There was only one member of the family who was kind to her and that was
the King. His hands shook as he embraced her and he kissed her as though he
enjoyed doing so. She almost wished that she had come as his bride instead of his son’s. At least he would have been kind.
When she had left Buckingham House he had taken her into his arms and
kissed her fondly.
‘This is a happy day, my dear,’ he had said rather mournfully, and the rest of
the family showed quite clearly that they considered it a calamity. The Prince and the Queen hated her— and those silly parrot-like Princesses followed their
mother.
She looked at her white satin dress with the pearl embroidery. It was
beautiful; and she, who liked flamboyant clothes, should have been pleased with
it and the big cloak of crimson velvet which covered it. But she was very
apprehensive as she left the apartment for the Chapel Royal.
————————
The Prince swayed as he walked into the Chapel Royal. The two unmarried
Dukes on either side of him moved closer for they thought he would totter. A fine thing it would be if the Prince had to be carried to the altar because he was too drunk to walk there.
Caroline, who had entered the chapel on the arm of the King had decided that
she would hide her true feelings from all those who had come to watch her
married and consequently appeared to be unbecomingly gay. Walking down the
aisle with the King she smiled and nodded to people as he passed. The King did
not appear to notice her odd behaviour but everyone else did.

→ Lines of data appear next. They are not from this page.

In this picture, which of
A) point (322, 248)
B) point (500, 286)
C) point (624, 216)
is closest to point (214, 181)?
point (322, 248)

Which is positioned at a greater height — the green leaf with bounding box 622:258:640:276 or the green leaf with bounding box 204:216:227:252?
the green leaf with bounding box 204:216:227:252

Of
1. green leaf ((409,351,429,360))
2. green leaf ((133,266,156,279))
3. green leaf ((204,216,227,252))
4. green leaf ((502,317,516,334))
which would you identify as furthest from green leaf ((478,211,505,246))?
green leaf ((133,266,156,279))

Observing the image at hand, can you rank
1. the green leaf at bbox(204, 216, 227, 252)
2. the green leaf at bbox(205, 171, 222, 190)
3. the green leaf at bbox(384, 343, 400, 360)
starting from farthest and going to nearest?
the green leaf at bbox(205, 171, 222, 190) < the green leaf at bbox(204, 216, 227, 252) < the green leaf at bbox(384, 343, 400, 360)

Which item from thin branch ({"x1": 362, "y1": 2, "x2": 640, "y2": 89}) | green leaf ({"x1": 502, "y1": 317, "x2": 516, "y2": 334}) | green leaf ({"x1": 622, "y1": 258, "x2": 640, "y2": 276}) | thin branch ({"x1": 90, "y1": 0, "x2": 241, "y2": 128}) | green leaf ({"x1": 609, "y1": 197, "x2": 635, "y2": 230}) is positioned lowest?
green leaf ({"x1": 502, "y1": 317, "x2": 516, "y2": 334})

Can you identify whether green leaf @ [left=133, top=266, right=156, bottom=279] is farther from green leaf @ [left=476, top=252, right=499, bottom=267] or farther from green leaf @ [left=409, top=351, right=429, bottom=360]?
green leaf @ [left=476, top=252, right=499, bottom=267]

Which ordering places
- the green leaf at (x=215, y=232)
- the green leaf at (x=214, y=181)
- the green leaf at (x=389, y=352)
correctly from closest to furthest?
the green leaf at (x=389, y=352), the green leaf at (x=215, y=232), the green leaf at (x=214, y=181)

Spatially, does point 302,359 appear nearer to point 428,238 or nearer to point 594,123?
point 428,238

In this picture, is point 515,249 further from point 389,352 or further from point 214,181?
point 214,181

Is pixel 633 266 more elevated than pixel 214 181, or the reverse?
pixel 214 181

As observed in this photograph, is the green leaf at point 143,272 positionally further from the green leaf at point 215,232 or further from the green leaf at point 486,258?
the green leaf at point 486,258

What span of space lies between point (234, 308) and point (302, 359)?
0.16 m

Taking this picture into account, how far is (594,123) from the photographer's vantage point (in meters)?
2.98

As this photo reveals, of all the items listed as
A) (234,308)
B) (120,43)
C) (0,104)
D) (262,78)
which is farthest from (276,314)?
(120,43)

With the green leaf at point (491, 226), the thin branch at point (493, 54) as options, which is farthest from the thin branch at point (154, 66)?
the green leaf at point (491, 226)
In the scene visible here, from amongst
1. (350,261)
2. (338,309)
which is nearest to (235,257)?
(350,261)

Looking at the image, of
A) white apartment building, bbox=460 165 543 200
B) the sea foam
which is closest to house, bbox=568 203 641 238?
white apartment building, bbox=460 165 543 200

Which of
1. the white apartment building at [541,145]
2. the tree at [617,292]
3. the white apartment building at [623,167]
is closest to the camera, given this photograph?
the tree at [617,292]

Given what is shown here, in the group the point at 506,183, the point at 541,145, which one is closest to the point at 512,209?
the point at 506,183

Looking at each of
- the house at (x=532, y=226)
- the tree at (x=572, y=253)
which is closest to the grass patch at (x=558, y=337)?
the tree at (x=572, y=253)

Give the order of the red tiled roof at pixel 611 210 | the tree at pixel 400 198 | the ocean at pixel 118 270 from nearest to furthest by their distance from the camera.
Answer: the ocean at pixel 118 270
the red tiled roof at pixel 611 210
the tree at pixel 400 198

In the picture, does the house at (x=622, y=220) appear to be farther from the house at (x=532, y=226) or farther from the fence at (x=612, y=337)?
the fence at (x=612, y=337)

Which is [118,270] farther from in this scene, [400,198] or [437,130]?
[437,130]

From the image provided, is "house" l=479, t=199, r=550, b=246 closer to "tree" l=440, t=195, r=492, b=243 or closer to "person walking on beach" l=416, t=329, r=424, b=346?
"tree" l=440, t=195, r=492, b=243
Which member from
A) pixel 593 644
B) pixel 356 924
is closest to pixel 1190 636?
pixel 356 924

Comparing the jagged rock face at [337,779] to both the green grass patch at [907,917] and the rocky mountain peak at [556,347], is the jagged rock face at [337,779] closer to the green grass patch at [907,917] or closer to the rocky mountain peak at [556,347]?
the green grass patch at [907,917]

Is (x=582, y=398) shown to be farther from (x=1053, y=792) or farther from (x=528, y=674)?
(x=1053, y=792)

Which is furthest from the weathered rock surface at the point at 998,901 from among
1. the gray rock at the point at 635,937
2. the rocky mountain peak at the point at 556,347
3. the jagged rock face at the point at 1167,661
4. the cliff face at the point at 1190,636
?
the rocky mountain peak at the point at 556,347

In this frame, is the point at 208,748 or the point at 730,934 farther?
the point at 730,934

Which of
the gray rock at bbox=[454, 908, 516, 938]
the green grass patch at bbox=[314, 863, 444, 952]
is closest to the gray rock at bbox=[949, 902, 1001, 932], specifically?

There was a hushed silence throughout the chapel and all attention was
focused on those two brilliant figures. The Prince swayed a little, magnificent in his blue velvet and Collar of the Garter but, as many noticed, looking confused
and uneasy; and Caroline, shimmering in her be-jewelled white satin with the
diamond coronet on her head, looked a true Princess.
But the Prince could not bear to look at her and kept his face turned from her.